Thanks, I appreciate it.
The workflow is quite old yes, however i wouldnt say obsolete, there are still some things particles can do that voxels cant.

This whole process was largely just me experimenting to see how far i could push it by combining most of the techniques i have learned up to this point.
There are a few reasons why i decided to go this route. A few things are happening that neither fume nor phoenix can do on their own. The main one being the color mixing. Fume/phoenix use additive color mixing, the more colors you add the closer to white you get. I wanted subtractive color mixing for this so i can get the third color when the 2 mix, in this case the green. By using tyflow to control the mixing i also have much more fine control over how it mixes, from the mixing radius down to how fast it mixes. Since the mixing is controlled by gradients they could be entirely non-physical if i wanted. You have zero control over that in fume/phoenix.
I chose to go with fumefx because i suspect there is a bug with how the particles follow the phoenix grid. I was unable to get the particles to match the smoke as well as i could with fume. It was as if the particles was sampling the velocity grid from the from the frame AFTER your current one. The particles always seemed to be 1 frame ahead of the smoke, regardless of the amount of sub-frame steps. I would have very much liked to use phoenix instead of fume for this since i prefer the visual style of the smoke a bit more than the fume one, its more realistic looking. This was a problem for me because the krakatoa caches are sampling the density of the voxel grid. If the particles dont match the smoke then it can lead to odd artifacts such as holes in the sim where the particles drift outside the density field. I also use the density gradient to calculate normals with magma so if the particles don't match, neither will the normals.

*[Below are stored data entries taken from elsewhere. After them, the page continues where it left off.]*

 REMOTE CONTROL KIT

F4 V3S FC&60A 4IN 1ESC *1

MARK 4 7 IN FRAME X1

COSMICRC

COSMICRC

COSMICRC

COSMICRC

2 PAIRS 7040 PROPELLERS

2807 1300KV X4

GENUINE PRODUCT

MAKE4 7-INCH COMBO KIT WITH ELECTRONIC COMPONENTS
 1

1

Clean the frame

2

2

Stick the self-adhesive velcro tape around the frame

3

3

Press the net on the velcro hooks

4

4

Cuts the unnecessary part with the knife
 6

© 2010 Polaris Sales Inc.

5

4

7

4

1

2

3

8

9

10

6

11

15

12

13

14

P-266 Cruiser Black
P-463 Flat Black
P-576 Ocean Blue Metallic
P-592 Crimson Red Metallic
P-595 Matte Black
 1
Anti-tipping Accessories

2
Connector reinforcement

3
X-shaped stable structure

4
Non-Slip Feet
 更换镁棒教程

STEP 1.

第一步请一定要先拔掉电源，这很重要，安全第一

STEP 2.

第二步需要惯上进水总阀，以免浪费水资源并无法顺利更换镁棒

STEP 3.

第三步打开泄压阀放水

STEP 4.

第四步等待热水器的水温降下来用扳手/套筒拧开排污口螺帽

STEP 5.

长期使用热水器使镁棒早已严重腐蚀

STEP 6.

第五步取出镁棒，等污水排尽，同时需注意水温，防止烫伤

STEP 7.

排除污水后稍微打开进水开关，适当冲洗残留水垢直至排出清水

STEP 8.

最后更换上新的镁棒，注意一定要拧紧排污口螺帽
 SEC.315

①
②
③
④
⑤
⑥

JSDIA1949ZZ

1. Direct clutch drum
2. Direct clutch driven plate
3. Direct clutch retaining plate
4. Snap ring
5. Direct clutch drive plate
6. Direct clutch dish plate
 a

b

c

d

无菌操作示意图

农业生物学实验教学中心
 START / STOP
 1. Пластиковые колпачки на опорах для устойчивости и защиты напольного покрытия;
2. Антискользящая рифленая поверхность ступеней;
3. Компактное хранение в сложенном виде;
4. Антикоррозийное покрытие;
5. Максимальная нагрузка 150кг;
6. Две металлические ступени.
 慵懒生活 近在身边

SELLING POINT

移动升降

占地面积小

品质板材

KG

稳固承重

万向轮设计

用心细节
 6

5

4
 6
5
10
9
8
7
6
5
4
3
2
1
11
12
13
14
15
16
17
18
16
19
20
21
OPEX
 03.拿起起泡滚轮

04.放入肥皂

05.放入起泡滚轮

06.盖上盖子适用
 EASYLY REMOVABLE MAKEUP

Another reason why i chose particles over voxels was for the shading and detail. In order to reach that level of fidelity on a voxel grid the resolution would have to be crazy high. Even then you cant get the same amount of variation in density since the particles are physically moving and clumping together which creates a more natural look. This especially helps with the color mixing since it tends to create strands of overlapping color instead of a general diffuse mixture. I also wanted some form of specular on this so it would appear shiny and krakatoa allows me to render with various different shading modes. I am manipulating the particles in various ways with krakatoa's magma editor, such as tweaking the absorption colors/densities/normals etc.
The last trick i used was to render the final effect at 1/2 resolution and then use an AI up-scaler to smooth out the dots generated by the particles. Rendering at 1/2 resolution also increases the density of points in the render due to how the point rendering works so this reduced any noise even further.